Two newcomers to the national political scene are challenging Republican incumbent U.S. Rep. Luke Messer for the GOP nomination for U.S. House District 6.
The two GOP challengers on the ballot are Charles (Chuck) Johnson Jr., Madison, and Jeff Smith, Liberty.
Messer has held the District 6 seat since being elected in 2012, a district that encompasses Delaware County to the north, all the way south to Jefferson and Switzerland counties along the Ohio River.
The district includes 19 counties in east-central and southeastern Indiana, also including Bartholomew, Jennings, Decatur, Ohio, Ripley, Dearborn, Franklin, Union, Fayette, Rush, Shelby, Hancock, Henry, Wayne, Randolph and part of Scott.
All three candidates said if elected they would support repealing the Affordable Care Act, the health insurance reform put in place by the Obama administration to improve access to affordable health care.

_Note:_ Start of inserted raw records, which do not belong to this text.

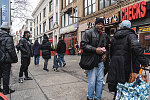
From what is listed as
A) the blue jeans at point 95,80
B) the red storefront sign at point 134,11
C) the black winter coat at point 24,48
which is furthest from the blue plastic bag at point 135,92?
the red storefront sign at point 134,11

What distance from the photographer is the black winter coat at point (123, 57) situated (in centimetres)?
232

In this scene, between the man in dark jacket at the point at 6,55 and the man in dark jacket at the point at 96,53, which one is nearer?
the man in dark jacket at the point at 96,53

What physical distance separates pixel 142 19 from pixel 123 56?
8.71 m

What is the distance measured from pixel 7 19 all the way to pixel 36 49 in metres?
3.14

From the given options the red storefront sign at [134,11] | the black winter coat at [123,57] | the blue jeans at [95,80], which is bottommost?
the blue jeans at [95,80]

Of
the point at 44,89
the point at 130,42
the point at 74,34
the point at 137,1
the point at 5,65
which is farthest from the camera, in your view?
the point at 74,34

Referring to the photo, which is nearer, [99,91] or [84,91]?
[99,91]

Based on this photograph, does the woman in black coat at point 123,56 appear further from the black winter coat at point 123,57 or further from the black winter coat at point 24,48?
the black winter coat at point 24,48

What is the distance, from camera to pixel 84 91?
12.4 ft

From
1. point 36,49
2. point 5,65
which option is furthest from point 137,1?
point 5,65

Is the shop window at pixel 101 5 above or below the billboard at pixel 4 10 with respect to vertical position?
above

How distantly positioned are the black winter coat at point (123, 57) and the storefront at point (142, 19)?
26.8 feet

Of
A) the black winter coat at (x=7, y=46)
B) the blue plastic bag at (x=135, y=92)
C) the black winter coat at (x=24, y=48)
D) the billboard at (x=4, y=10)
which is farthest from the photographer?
the billboard at (x=4, y=10)

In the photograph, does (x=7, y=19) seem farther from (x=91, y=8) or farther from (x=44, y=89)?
(x=91, y=8)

Messer said he has voted repeatedly to repeal the legislation, describing it as a broken law that has caused premiums to skyrocket, Hoosiers to lose their doctors, and businesses to reduce their payrolls. He said the Affordable Care Act has caused businesses to shed employees because they can’t afford the act’s taxes and mandates.

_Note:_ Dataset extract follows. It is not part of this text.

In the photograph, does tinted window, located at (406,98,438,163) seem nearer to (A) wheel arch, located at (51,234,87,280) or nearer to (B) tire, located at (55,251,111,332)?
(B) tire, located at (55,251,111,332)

Describing the Affordable Care Act as federal overreach, Johnson said the act is an attack on personal freedom. Johnson said he would fight to stop all federal government overreach.
Smith said the Affordable Care Act should be repealed because it creates dependency on government, a new set of entitlements and a new level of federal bureaucracy. “Lest we not forget this was the largest tax increase in the history of this great republic,” Smith said.
The candidates also commented on congressional gridlock and animosity that has brought partisan politics out as a political issue.
Messer, who is the only one of the three who has experience as a congressman, said leaders in politics are stopping at the point of disagreement.
“Instead, we should find areas of agreement and work from there,” Messer said.
Messer said he has fostered bipartisan relationships, and authored and passed several bills with bipartisan support. He pledged to continue to do that.
“I will make the first move to step over the line of animosity,” Johnson said. “Sometimes evil people win and you have to go to them. If that’s what it takes to gain something for the working men and women of Indiana, with pride I’ll do it.”
Smith said partisan politics can be solved if elected leaders put aside their egos, humble themselves and swallow their pride.
“They also need to dissolve any and all connections with special-interest groups and work together for the citizens who elected them to do so,” he said.